Sunday, July 11, 2004

Films are prodding me

I have watched three films in the last 24 hours. They were selected without apparent forethought, at the dictates of chance, and yet each one spoke to me deeply about appreciating life, exhorting me to live life to its fullest. Actually most films seem to be telling me that in some way or other. Maybe that's what good cinema does? The films I saw are:

City of Angels

I had seen this film before but I wanted to show it to my friend C. because I thought she would like it and we had recently seen Wings of Desire together. This modern remake is about savoring life but it does not show as deeply or effectively as Wings of Desire did, in my opinon. What was remarkable about seeing this was seeing it with C. She is such a positive person and she loved it so much. She appreciated that I showed it to her. It was so refreshing. I seem to be hanging out with so many jaded intellectuals that critique the life out of everything. This is not to say that C. isn't intelligent but she isn't only intelligent. She thinks with her heart and her mind and it really is beautiful to listen to her speak about things.

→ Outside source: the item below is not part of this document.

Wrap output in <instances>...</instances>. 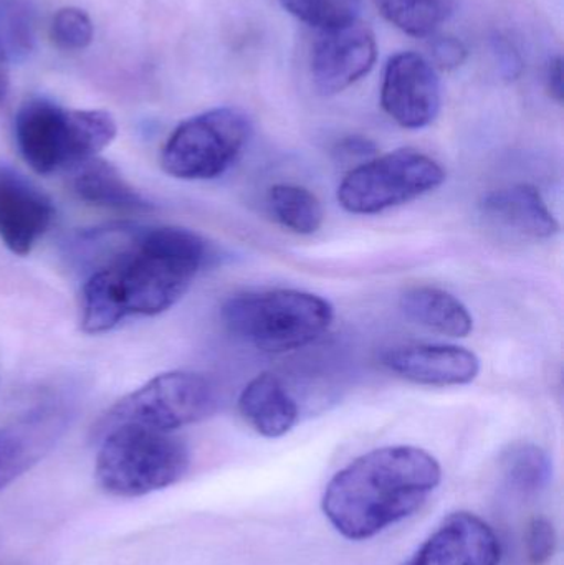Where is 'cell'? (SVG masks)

After C. left I wasn't tired so we watched another film.

About Schmidt

Nicholson is superb. He plays a retired actuary who is only now faced with discovering himself, not in comparison to others or from expectations or others, but his true self. Well what to do about that? He reaches out and makes feeble connections with others, often leading to misunderstandings. But slowly he begins to sort through things and the last scene in the film brings me to tears, here, now as I remember it. There don't seem to be any easy answers. We each have to get in our own RV and make our own mistakes.

Finally this afternoon we went to the Cinema Arts Centre to see Facing Windows.

Wow! What a great film. I feel like stopping people on the street and telling them to rush right over and see it. I already called C. and left a message. I felt stupid leaving such a message but sometimes things wear off, you know, and I wanted to tell her now, before ordinary life rushes in and dilutes it: See this film -- you must see this film. I don't want to write the plot here, you can read that on IMDb, I want to write that it was great and you should go see it, if you can. It's too fresh in me to describe. I looked at the clear, blue sky driving back from the theater and ... it was so incredibly beautiful and I wondered why aren't I just happy with that? Why isn't that enough for me? Why do other things creep into my mind and ruin it? I don't know.